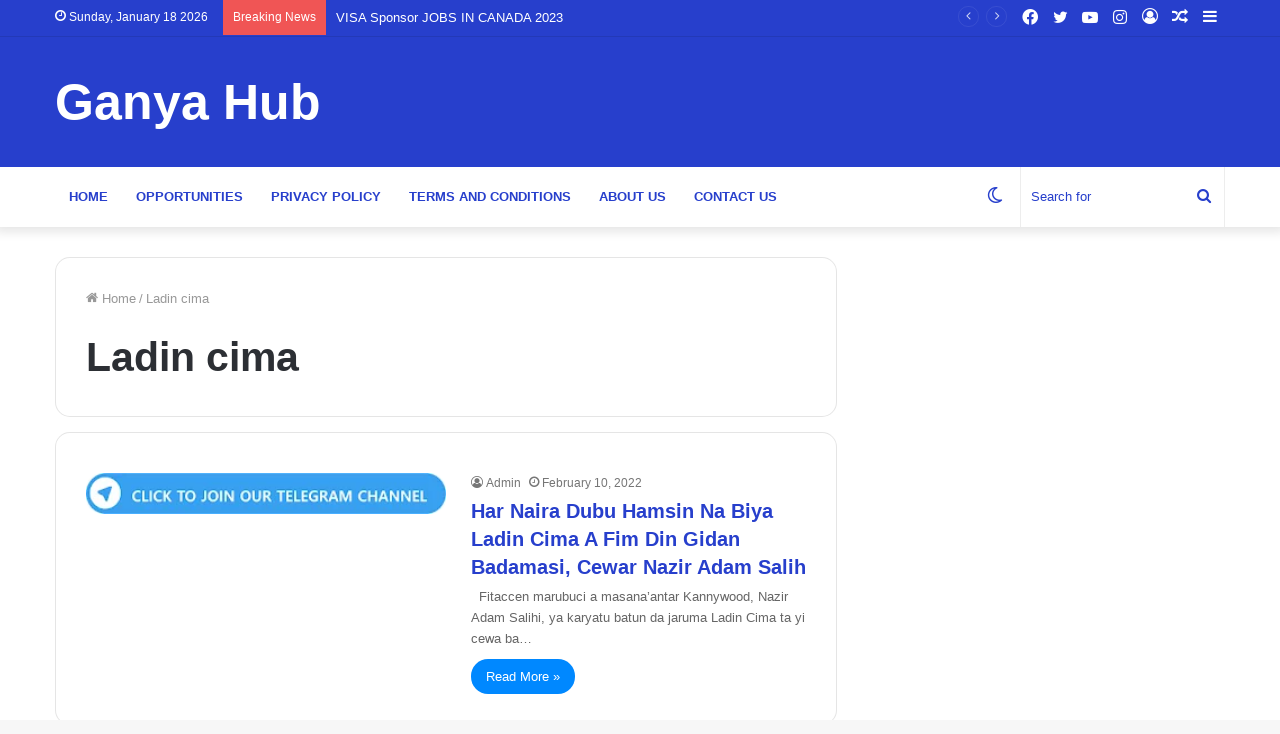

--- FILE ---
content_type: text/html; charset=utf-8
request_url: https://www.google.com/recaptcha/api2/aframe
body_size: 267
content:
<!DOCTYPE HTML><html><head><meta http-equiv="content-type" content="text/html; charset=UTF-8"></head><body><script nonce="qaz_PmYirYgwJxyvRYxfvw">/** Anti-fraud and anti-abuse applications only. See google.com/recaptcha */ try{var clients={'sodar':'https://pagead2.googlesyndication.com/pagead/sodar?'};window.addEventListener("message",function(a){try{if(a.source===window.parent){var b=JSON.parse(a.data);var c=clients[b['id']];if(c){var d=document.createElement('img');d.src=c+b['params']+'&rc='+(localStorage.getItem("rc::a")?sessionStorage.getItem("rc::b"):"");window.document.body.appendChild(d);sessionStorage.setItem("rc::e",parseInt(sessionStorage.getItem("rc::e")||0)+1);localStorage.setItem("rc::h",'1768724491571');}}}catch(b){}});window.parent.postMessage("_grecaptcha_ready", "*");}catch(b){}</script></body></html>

Exercise objective: Pictures aside, print every line of the material exactly.

Answer to this problem:
--- FILE ---
content_type: text/html; charset=utf-8
request_url: https://www.google.com/recaptcha/api2/aframe
body_size: 267
content:
<!DOCTYPE HTML><html><head><meta http-equiv="content-type" content="text/html; charset=UTF-8"></head><body><script nonce="qaz_PmYirYgwJxyvRYxfvw">/** Anti-fraud and anti-abuse applications only. See google.com/recaptcha */ try{var clients={'sodar':'https://pagead2.googlesyndication.com/pagead/sodar?'};window.addEventListener("message",function(a){try{if(a.source===window.parent){var b=JSON.parse(a.data);var c=clients[b['id']];if(c){var d=document.createElement('img');d.src=c+b['params']+'&rc='+(localStorage.getItem("rc::a")?sessionStorage.getItem("rc::b"):"");window.document.body.appendChild(d);sessionStorage.setItem("rc::e",parseInt(sessionStorage.getItem("rc::e")||0)+1);localStorage.setItem("rc::h",'1768724491571');}}}catch(b){}});window.parent.postMessage("_grecaptcha_ready", "*");}catch(b){}</script></body></html>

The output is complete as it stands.